The MARi mixed use complex had considerable impact on the overall vacancy rate. The company estimated the complex’s vacancy rate at 85 percent. Other major shopping centres opening in 2015 opened with a small number of shops, but are successfully being populated with tenants.
In the current situation, most of new projects are opening half-empty – their occupancy rate is 30-40 percent on opening day, whereas in the past few years, this figure stayed at an average of 80 percent. Nevertheless, most shopping centres that are about to open have signed agreements to lease 70-80 percent of their space. This discrepancy arises because of the financial difficulties of retailers who do not start the interior finishing of their spaces on time.
Turnover decline and rouble devaluation continue to affect the market. Early in the year, many retail operators revised their business strategy and adopted various measures to optimise their chains, such as closing or changing the format of inefficient shops. Incity and Melon Fashion Group downsized the most radically. Stockmann, Adidas, M.Video, Sportmaster, LPP Group shops, Burger King and others also optimised their chains. Nevertheless, many retailers are ready to enter the market and develop if economic stability and growth resume.
The number of international operators is not falling as sharply as in 2014. Since the beginning of 2015, six brands announced their departure from the Moscow market: Carl’s Jr. (USA), Arnolds Bakery & Coffee Shop (Finland), Lindex (Finland), Flormar (Italy), Herve Leger (France) and Hauber (Germany). French DIM announced the closure of its proprietary shops in Russia and the transition to a franchise. At the same time, since the beginning of the year, 11 international operators entered the Moscow market, and 13 more plan to open by the end of the year.

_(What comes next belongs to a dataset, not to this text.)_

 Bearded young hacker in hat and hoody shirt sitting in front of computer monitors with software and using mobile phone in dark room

Despite the general uncertainty in the market, many participants have already adapted to the situation and use it to improve their standing. Such large operators as Leroy Merlin, Uniqlo, KFC, METRO and others have announced plans to expand their chains. However, they are more careful in their business development strategy and are ready to open new sales points only in successful shopping centres with existing customer flow.

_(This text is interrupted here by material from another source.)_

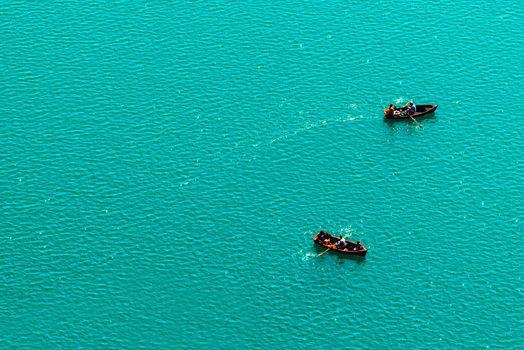 People rowing in boats on lake, enjoying summer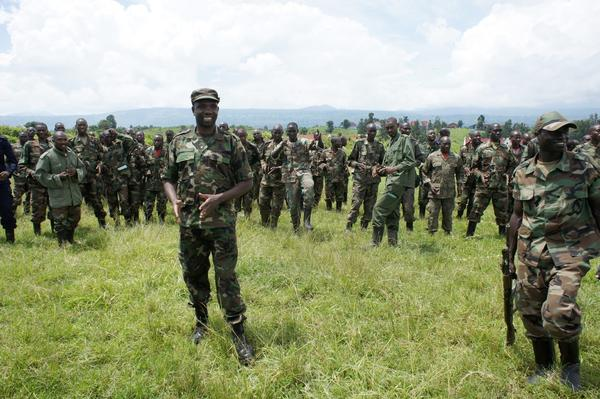 M23 rebels, with spokesman Vianney Kazarama in the left foreground, are pictured in April at the Rumangabo camp in the Democratic Republic of Congo. Peace talks between the rebels and the Congolese government have been suspended for months and an upsurge in fighting has occurred. A human rights group reported Thursday that M23 leaders have restored gold trafficking to finance their brutal rebellion.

The grocery and DIY market segments retained the most stable consumer demand. In particular, the grocery discounter chains Dixy, Pyaterochka and Magnet saw active development, which is characteristic for such businesses in crisis periods. The highest decrease in demand and retail turnover occurred in the fashion, restaurants and entertainment segments.

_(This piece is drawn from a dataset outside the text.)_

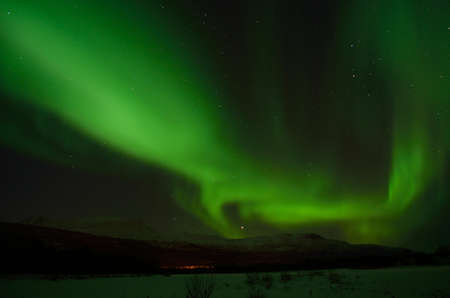 artic circle: incredible strong aurora borealis over snowy mountain and frozen river bed in winter landscape Stock Photo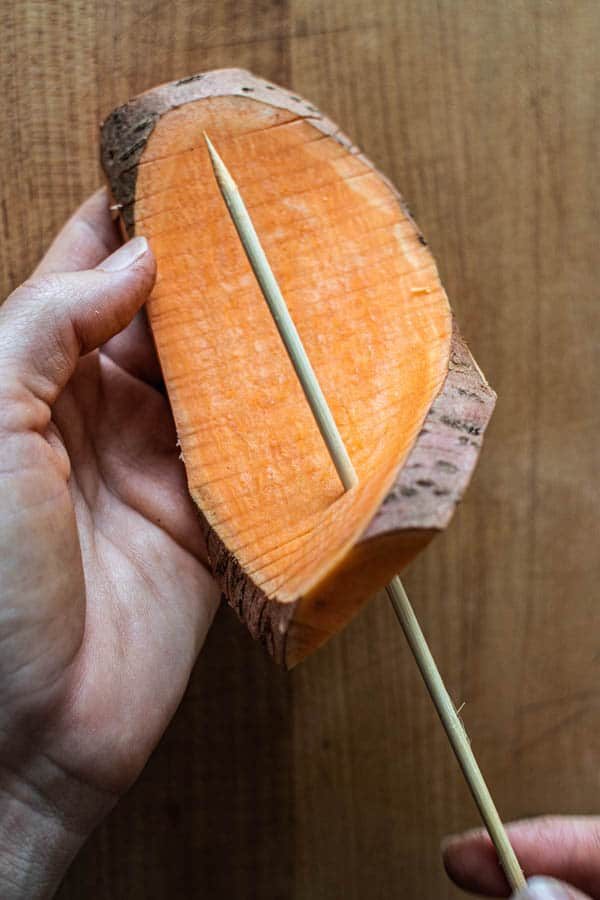 A slab of sweet potato that has been sliced vertically and horizontally to create an accordion pattern is being threaded onto a wooden skewer.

Property owners various incentives to tenants, though this has not lead to a significant increase in demand for space. Rental rates and leasing terms will remain unchanged until the end of the year.
The amount of new retail space in 2015 will be about 498,000 sqm. In this case, another 11 shopping centres and phases of existing shopping centres with a total sales area of 434,000 sqm are planned to open before the end of 2015, in line with Moscow developers’ plans. However, according to Colliers’ estimates, five projects with sales area of 280,000 sqm will be postponed to 2016. As a result, the increase will not exceed 154,000 sqm in the second half of the year.
Anna Nikandrova, regional director of the retail agency department at Colliers International Russia, commented: “Rental rates in the near future will stay at their current reduced levels. At the same time, the diversity of rental payment format on the market allows owners and tenants to find compromise and agree on an acceptable option for both parties. The strengthening of the rouble in Q2 2015 and some stability in the currency markets enable tenants to do business calculations and rent space. Given the recent weakening of the rouble from the highs reached in May, the market is understandable, and no one is expecting its strengthening – market participants have learned to work in the new reality.”
Olesya Dzuba, head of research at Colliers International Russia, added: “The slowdown of real estate development activity and the decline in consumer demand have become the determining factors in the retail market. Construction of shopping centres in Moscow in H1 2015 has slowed, no new major projects have been announced, and on the projects that have been announced construction work have not started. This means that in the two- and three-year term, the market will see a reduced amount of new space and a resulting decline in vacancy rates. In the short term, the consumers’ purchasing power could continue to decline until it relative stabilization of consumer prices and the financial climate in the country. Nevertheless, Russia, and Moscow in particular, remain the largest consumer markets with high growth potential in the long term.”